### ЦЕЛЬ 1
Продублируйте без изменений фрагмент текста о стиховой и прозаической речи между словами «Пушкин виртуозно применял» и «рождающейся русской прозы.» включительно.

### ПРЕДЛОЖЕННЫЙ ТЕКСТ
Пушкин виртуозно применял приём сгущения восклицательных и вопросительных предложений, риторических вопросов, внутри предложения – однородных подлежащих, сказуемых, дополнений, определений. А.С. Пушкин ввёл в художественную литературу разнообразные модели неполных и эллиптических предложений [Беднарская 2008]. Новая стиховая речь, созданная им, несомненно, повлияла и на речь рождающейся русской прозы.

Стиховая речь мыслится как нечто вторичное, более сложное по структуре, чем прозаическая. Однако Ю.М. Лотман убедительно доказывает, что на типологической лестнице от простоты к сложности осознание их иное. В древности стихотворная речь, прежде всего, в форме песни, была единственно возможной речью словесного искусства. «Этим достигалось «расподобление» языка художественной литературы, отделение его от обычной речи. И лишь затем начиналось «уподобление»: из этого – уже относительно резко «непохожего» – материала создавалась картина действительности» [Лотман 1972, 23]. Ю.М. Лотман делает вывод о том, что «эстетическое восприятие прозы оказалось возможным лишь на фоне поэтической культуры». Именно потому, что проза эстетически вторична по отношению к поэзии и воспринимается на её фоне, писатель может смело сближать стиль прозаического художественного произведения с разговорной речью, не боясь, что читатель утратит чувство того, что имеет дело не с действительностью, а с её воссозданием» [Лотман 1972, 26]. Этот процесс в развитии русской литературы мы воочию наблюдаем в первой трети Х1Х века.

### ЦЕЛЬ 2
Перепишите из листинга без изменений строки между строкой, содержащей «The image here», и строкой, содержащей «89422 millimetres», включительно.

### ФРАГМЕНТЫ НАБОРА ДАННЫХ
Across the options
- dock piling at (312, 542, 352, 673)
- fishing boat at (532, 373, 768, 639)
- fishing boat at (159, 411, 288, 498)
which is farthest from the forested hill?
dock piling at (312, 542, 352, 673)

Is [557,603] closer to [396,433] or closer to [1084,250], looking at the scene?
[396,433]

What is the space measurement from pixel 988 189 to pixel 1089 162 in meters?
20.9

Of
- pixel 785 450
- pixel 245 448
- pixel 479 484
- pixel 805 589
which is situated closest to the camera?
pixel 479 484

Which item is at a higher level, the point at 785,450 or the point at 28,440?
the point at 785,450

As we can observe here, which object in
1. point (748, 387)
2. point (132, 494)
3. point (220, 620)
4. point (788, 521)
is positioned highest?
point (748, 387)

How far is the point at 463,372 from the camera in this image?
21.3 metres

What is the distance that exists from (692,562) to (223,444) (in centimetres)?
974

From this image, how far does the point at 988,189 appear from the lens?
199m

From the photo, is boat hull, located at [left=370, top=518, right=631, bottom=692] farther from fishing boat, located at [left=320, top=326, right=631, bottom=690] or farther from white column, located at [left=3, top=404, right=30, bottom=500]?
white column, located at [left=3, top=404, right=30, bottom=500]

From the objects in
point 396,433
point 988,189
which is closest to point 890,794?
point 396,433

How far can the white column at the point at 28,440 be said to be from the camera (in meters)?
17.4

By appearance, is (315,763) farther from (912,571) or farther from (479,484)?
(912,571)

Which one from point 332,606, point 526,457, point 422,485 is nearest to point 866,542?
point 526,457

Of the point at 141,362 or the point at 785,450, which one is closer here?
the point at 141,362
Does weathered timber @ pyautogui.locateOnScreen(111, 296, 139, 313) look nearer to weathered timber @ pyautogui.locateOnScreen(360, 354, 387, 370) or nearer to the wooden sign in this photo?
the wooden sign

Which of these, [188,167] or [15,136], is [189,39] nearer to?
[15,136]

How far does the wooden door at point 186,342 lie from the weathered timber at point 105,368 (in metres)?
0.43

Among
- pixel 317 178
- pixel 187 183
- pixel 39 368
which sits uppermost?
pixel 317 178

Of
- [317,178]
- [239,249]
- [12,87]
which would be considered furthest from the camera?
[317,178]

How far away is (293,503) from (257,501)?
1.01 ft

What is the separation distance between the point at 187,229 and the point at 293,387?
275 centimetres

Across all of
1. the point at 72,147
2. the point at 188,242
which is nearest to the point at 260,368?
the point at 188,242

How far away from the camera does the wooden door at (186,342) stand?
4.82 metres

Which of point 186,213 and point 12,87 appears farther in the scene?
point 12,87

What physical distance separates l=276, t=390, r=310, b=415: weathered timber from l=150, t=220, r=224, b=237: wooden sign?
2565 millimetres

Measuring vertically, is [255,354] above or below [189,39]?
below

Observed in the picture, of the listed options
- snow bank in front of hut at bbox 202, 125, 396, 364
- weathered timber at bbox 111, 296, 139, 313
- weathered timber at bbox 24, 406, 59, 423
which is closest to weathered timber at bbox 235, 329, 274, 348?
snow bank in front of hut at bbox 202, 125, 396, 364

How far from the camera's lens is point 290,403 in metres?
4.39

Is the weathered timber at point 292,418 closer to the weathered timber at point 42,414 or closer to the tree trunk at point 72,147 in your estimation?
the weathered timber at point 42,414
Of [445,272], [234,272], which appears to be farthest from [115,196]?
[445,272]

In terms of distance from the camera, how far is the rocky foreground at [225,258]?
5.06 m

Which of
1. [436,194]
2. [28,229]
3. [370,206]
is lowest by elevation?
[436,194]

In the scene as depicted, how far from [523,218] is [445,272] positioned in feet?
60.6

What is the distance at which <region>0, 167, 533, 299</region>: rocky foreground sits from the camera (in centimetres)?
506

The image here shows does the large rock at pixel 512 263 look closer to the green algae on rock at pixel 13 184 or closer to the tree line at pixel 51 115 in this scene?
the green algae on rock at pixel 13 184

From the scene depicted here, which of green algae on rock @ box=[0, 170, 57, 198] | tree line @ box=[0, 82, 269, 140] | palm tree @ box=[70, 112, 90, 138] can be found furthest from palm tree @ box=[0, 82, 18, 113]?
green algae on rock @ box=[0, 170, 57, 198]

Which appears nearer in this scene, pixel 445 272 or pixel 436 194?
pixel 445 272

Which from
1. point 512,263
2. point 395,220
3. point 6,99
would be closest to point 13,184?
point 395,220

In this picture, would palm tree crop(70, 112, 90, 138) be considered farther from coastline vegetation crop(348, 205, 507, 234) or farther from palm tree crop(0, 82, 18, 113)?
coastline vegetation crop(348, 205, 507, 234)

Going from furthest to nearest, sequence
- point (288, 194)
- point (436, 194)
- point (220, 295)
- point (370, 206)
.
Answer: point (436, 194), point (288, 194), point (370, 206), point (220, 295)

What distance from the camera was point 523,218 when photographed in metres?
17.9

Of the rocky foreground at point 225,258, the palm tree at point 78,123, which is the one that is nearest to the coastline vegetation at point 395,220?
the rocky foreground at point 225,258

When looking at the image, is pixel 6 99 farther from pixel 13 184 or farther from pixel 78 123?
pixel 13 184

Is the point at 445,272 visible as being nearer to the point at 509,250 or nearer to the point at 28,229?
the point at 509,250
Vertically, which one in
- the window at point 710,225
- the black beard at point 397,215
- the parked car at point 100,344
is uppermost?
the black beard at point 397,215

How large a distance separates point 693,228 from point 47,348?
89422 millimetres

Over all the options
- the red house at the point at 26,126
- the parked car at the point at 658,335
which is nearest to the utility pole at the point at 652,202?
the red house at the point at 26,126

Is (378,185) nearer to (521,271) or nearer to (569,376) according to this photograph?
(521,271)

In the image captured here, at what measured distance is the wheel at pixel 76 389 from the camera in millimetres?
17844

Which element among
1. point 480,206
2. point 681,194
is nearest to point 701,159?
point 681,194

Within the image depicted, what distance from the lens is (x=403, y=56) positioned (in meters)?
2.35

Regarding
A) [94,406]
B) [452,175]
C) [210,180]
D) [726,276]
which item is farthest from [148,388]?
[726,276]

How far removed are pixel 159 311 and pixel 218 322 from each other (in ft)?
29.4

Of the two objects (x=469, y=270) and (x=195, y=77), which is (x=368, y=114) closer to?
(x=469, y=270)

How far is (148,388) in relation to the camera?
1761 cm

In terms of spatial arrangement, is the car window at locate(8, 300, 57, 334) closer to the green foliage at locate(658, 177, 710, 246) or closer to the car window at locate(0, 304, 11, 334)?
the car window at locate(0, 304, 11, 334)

### ОТВЕТ НА ЗАДАНИЕ 1
Пушкин виртуозно применял приём сгущения восклицательных и вопросительных предложений, риторических вопросов, внутри предложения – однородных подлежащих, сказуемых, дополнений, определений. А.С. Пушкин ввёл в художественную литературу разнообразные модели неполных и эллиптических предложений [Беднарская 2008]. Новая стиховая речь, созданная им, несомненно, повлияла и на речь рождающейся русской прозы.

### ОТВЕТ НА ЗАДАНИЕ 2
The image here shows does the large rock at pixel 512 263 look closer to the green algae on rock at pixel 13 184 or closer to the tree line at pixel 51 115 in this scene?
the green algae on rock at pixel 13 184

From the scene depicted here, which of green algae on rock @ box=[0, 170, 57, 198] | tree line @ box=[0, 82, 269, 140] | palm tree @ box=[70, 112, 90, 138] can be found furthest from palm tree @ box=[0, 82, 18, 113]?
green algae on rock @ box=[0, 170, 57, 198]

Which appears nearer in this scene, pixel 445 272 or pixel 436 194?
pixel 445 272

Which from
1. point 512,263
2. point 395,220
3. point 6,99
would be closest to point 13,184?
point 395,220

In this picture, would palm tree crop(70, 112, 90, 138) be considered farther from coastline vegetation crop(348, 205, 507, 234) or farther from palm tree crop(0, 82, 18, 113)?
coastline vegetation crop(348, 205, 507, 234)

Going from furthest to nearest, sequence
- point (288, 194)
- point (436, 194)
- point (220, 295)
- point (370, 206)
.
Answer: point (436, 194), point (288, 194), point (370, 206), point (220, 295)

What distance from the camera was point 523,218 when photographed in metres?
17.9

Of the rocky foreground at point 225,258, the palm tree at point 78,123, which is the one that is nearest to the coastline vegetation at point 395,220?
the rocky foreground at point 225,258

When looking at the image, is pixel 6 99 farther from pixel 13 184 or farther from pixel 78 123?
pixel 13 184

Is the point at 445,272 visible as being nearer to the point at 509,250 or nearer to the point at 28,229?
the point at 509,250
Vertically, which one in
- the window at point 710,225
- the black beard at point 397,215
- the parked car at point 100,344
is uppermost?
the black beard at point 397,215

How large a distance separates point 693,228 from point 47,348?
89422 millimetres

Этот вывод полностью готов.